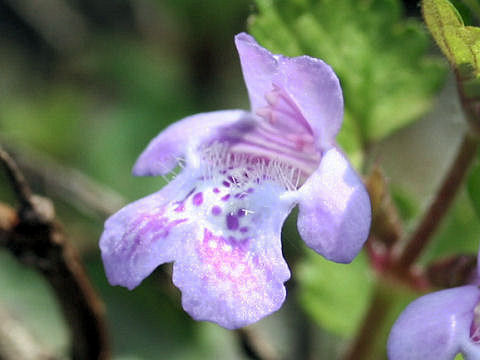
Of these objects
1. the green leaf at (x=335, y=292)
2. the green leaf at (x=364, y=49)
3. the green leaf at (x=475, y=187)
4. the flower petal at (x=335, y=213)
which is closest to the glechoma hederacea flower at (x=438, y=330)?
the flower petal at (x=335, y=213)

**Requirements:**
Transcribe the data above verbatim, omitting any images from your answer.

**Task response:**
Of these objects
1. the green leaf at (x=335, y=292)
2. the green leaf at (x=364, y=49)
3. the green leaf at (x=475, y=187)
4. the flower petal at (x=335, y=213)
which is closest to the glechoma hederacea flower at (x=438, y=330)?
the flower petal at (x=335, y=213)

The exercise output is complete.